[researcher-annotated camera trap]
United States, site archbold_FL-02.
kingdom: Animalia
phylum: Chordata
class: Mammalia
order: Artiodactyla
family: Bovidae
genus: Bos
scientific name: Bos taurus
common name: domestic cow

════════

• Exercise directions: A word-for-word restatement of the data above is required.

• Answer box:
[researcher-annotated camera trap]
United States, site archbold_FL-02.
kingdom: Animalia
phylum: Chordata
class: Mammalia
order: Artiodactyla
family: Bovidae
genus: Bos
scientific name: Bos taurus
common name: domestic cow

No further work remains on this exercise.